Some companies have reaped significant benefits by using technology and the information stored in their massive data warehouses to drive sales and elevate customer satisfaction levels. I am one of I suppose millions of consumers that, as the article talks about, have bought merchandise from Amazon.com after receiving an email informing me that one of my favorite recording artists had just released a new CD. Similar emails have suggested that I buy a book, which I’ve subsequently done, that falls under a subject matter of a book that I had previously purchased from Amazon.com.

Some of our clients have in fact expanded their core business models to exploit their own investment and success with technology and re-engineered business processes. For example, one client, who invested heavily in specialized software and processes to make his distribution company more efficient and profitable, offered his logistics capability to other distributors on an outsourced basis. The result-the company made a tidy fortune letting other non-competing companies benefit from the expertise and capability it had initially developed for its own internal use only.
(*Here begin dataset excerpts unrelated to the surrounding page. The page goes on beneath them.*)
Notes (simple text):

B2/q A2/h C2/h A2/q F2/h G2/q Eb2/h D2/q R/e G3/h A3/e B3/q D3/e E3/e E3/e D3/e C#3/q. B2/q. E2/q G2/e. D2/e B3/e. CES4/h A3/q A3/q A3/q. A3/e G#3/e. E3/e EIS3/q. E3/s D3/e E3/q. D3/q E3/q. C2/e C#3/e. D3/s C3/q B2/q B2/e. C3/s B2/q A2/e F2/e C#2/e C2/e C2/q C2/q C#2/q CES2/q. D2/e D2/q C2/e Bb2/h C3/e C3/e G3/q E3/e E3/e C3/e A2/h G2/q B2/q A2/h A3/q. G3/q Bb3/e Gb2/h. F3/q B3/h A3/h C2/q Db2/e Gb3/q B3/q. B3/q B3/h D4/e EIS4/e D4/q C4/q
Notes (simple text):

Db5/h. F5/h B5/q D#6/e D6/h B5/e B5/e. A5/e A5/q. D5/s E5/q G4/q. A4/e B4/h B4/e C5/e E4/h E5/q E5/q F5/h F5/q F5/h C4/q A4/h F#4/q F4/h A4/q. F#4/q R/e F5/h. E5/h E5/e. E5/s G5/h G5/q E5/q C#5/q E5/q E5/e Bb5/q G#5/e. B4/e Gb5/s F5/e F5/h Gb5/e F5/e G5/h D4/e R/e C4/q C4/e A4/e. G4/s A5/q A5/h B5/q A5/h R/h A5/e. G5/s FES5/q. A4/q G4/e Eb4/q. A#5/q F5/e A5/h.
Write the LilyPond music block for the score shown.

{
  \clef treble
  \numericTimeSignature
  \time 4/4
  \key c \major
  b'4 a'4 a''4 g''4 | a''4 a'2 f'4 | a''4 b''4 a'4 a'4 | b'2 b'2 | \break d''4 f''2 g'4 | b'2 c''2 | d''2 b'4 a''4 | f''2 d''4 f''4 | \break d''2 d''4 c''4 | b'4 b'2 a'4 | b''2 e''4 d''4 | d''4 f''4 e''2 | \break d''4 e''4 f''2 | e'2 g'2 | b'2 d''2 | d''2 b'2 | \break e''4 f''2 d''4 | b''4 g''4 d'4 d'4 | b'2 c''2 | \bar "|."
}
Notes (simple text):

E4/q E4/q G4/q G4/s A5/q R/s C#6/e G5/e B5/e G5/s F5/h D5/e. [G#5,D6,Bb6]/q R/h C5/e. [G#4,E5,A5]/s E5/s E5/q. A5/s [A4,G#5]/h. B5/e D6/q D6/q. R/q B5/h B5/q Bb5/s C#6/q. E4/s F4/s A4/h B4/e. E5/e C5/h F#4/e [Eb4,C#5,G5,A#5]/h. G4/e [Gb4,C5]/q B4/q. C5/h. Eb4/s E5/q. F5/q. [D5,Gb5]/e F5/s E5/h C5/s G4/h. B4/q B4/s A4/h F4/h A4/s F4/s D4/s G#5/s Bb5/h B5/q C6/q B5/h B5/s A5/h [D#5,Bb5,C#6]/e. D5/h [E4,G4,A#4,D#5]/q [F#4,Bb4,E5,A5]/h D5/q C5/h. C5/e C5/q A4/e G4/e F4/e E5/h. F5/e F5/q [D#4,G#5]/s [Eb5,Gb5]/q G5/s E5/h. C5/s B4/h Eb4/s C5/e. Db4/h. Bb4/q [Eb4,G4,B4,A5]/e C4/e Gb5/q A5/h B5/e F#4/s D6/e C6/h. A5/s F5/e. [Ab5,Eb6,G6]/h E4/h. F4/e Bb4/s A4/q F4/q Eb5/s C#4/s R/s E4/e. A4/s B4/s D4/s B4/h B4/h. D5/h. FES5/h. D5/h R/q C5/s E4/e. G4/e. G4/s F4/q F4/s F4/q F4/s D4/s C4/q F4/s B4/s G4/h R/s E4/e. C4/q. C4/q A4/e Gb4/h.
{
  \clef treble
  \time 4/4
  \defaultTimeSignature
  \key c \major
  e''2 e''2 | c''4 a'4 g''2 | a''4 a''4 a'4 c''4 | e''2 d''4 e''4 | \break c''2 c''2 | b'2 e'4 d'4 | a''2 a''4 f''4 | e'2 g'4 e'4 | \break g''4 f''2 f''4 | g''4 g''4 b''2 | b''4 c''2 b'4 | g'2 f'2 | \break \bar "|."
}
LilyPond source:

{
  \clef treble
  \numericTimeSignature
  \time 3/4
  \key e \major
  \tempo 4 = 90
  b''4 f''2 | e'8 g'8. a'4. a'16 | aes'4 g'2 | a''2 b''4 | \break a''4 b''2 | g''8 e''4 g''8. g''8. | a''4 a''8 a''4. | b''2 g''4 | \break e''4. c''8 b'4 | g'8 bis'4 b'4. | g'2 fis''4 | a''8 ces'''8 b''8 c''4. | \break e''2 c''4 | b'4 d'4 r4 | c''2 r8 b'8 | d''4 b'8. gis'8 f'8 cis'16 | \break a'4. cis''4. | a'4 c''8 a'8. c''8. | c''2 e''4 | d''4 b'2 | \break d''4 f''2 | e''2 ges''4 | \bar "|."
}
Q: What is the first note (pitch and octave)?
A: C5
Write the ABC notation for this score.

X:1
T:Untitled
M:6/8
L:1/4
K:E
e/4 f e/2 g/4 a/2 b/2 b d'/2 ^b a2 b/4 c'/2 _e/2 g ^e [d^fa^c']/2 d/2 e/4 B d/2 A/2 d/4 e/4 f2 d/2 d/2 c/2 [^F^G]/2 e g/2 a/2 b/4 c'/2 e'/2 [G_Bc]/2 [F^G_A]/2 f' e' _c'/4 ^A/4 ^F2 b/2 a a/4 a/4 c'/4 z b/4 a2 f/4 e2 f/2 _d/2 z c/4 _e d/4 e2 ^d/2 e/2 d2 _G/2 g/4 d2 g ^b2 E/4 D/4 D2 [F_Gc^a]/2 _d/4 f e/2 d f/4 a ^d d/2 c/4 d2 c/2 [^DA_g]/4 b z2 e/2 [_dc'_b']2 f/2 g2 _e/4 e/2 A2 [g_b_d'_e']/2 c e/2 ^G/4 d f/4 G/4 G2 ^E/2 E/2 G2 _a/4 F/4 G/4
More and more of our clients are realizing huge savings in transaction-processing costs by giving their customers and suppliers access to corporately stored data on a secure, need-to-know basis. Just think about what the banks have accomplished with ATM machines-the customer does the work of the teller, and often pays for this privilege to boot! Consider the impact on the corporate bottom line when your customer logs in to your web-based portal instead of calling your Customer Service department to see the price or availability of a product, to place a new order, or to get a tracking number of a recent shipment.

As the article aptly points out, ‘although technology always promises benefits, actually gaining them requires a good understanding of its real business implications and of the concomitant managerial changes’. Business leaders would be well advised to take this reality to heart in order to gain significant and sustainable benefits from the dollars they spend on deploying technology in their companies. Often times it takes little more than expanding a company’s existing business model to get the ball rolling.